Akhirnya, kembali lagi pada individu muslimnya yang harus lebih hati-hati dalam membeli produk karena UU jaminan halal dan lembagai perlindungan konsumen tidak bisa menjamin peredaran produk halal. Meskipun Indonesia adalah negeri mayoritas muslim di dalamnya, yang pasti rakyatnya sangat mendambakan terhindar dari peredaran produk yang haram.
Berbeda jika Islam di terapkan secara Kaffah di negeri ini bukan sistem kapitalis sekuler, Penerapan Islam yang kaffah akan memberikan jaminan pangan halal karena Penerapan Islam secara Kaffah memiliki 3 Pilar penting yaitu ketaqwaan individu, kontrol masyarakat dan kewenangan Negara.

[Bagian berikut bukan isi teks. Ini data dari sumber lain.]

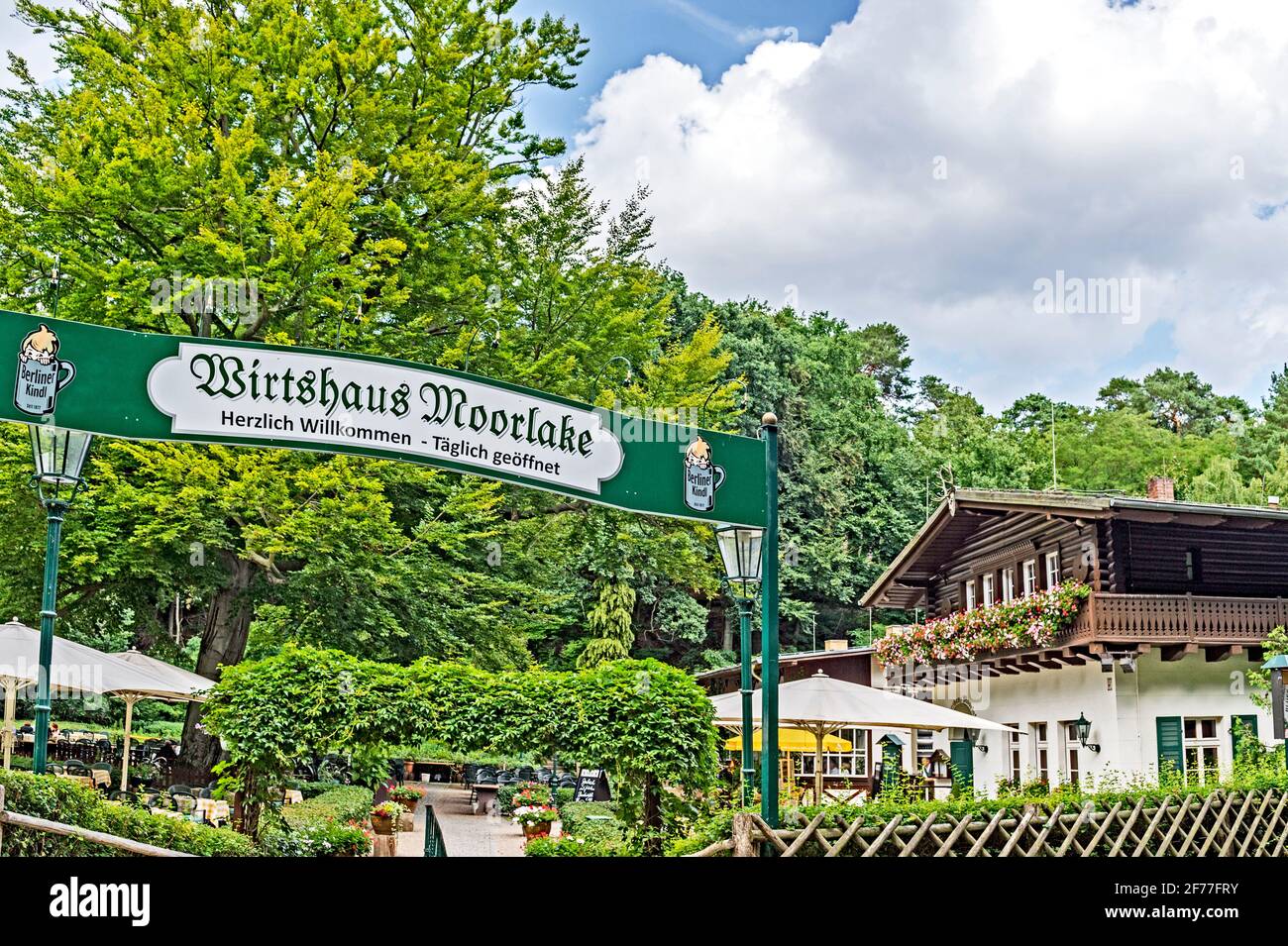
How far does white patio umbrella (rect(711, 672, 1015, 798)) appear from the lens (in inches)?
677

Pertama ketakwaan individu adalah pilar dasar, disinilah dorongan keimanan yang akan menjadi control internal pada setiap individu agar tidak melakukan kemaksiatan termasuk menjual, mengedarkan, dan mengonsumsi produk pangan haram.
Kedua kontrol masyarakat, fungsi masyarakat dalam Islam adalah pengontrol seperti dalam firman Alla SWT; "Hendaklah ada sekelompok di antara kalian yang mendakwahkan kebaikan (Islam), beramar makruf dan melakukan nahi munkar dan mereka itulah orang-orang yang beruntung" (TQS. Al-Imran ;104). Dengan adanya kontrol masyarakat, segala jenis kemaksiatan termasuk peredaran produk pangan haram bisa dengan mudah terdeteksi.

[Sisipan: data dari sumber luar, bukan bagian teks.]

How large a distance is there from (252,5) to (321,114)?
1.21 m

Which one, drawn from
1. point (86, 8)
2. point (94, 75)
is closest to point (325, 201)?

Ketiga adalah wewenang pemerintah, melakukan pengawasan dari hulu ke hilir yang memastikan peredaran produk sehingga menjamin pangan halal di masyarakat. Negara akan menugaskan qadhi hisbah untuk rutin melakukan pengawasan setiap hari ke pasar-pasar, tempat pemotongan hewan, gudang pangan, restoran-restoran, ataupun pabrik. Para qadhi bertugas mengawasi produksi dan distribusi produk untuk memastikan kehalalan produk tanpa adanya kecurangan dan kamuflase. Ini untuk memastikan bahwa hanya produk halal dan aman yang beredar di tengah masyarakat.

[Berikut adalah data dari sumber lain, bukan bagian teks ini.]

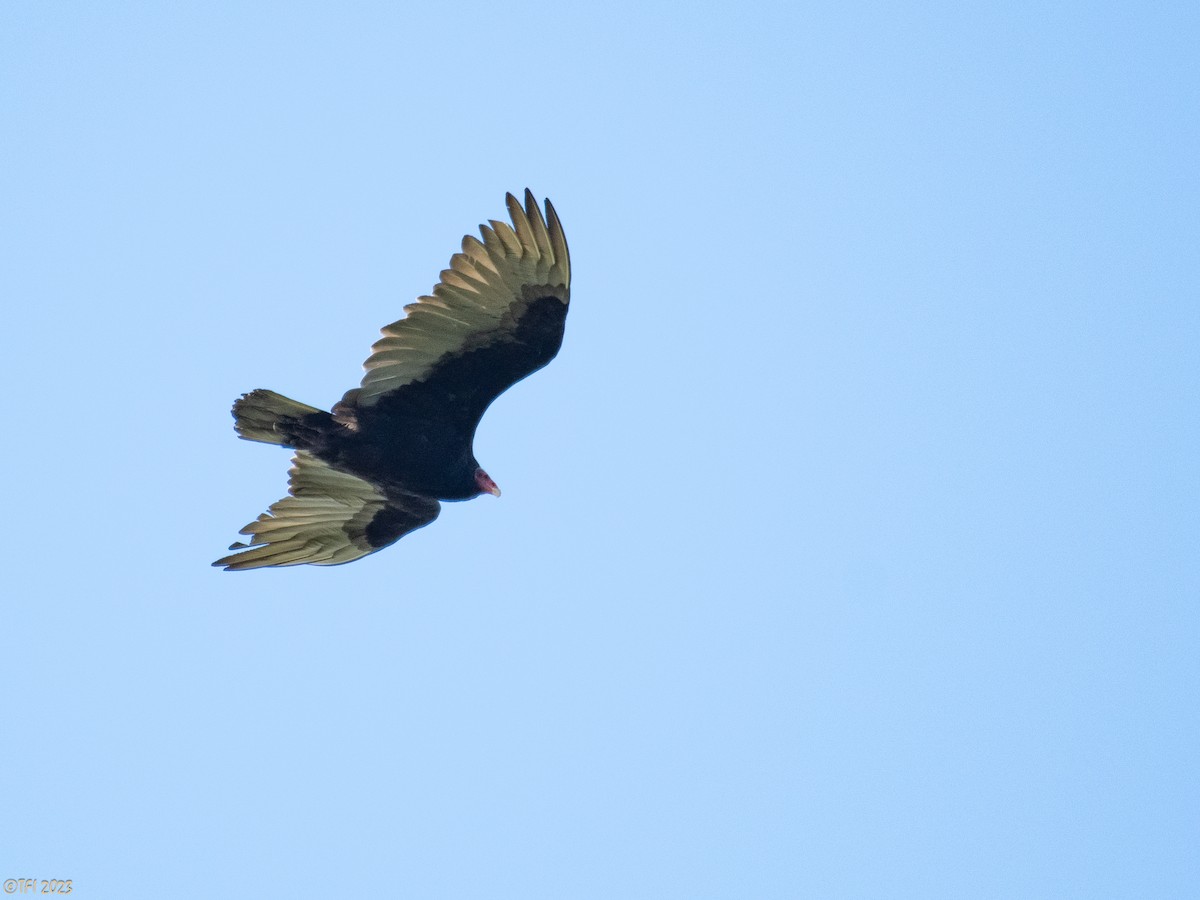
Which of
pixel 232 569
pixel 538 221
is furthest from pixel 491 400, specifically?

Negara juga memberikan sanksi tegas yang memberikan efek jera (sanksi yang bisa jadi Zawajir/pencegah dari kejahatan dan Jawabir/Penebus dosa di akherat) pada oknum atau pelaku yang mengedarkan produk pangan haram dengan tidak jujur. Dengan jaminan seperti ini, pelaku usaha tenang, rakyat sebagai konsumen juga tidak gamang. Namun, untuk mewujudkan penerapan syariat secara optimal diperlukan ketiga pilar sekaligus tidak boleh salah satu dan dua di antara ketiganya.
Oleh karena itu, dibutuhkan kelompok politik yang gigih dalam memahamkan umat perihal urgensitas adanya Khilafah agar bukan hanya produk pangan yang terjamin halalnya, tetapi juga seluruh syariat akan dapat diamalkan oleh kaum muslim.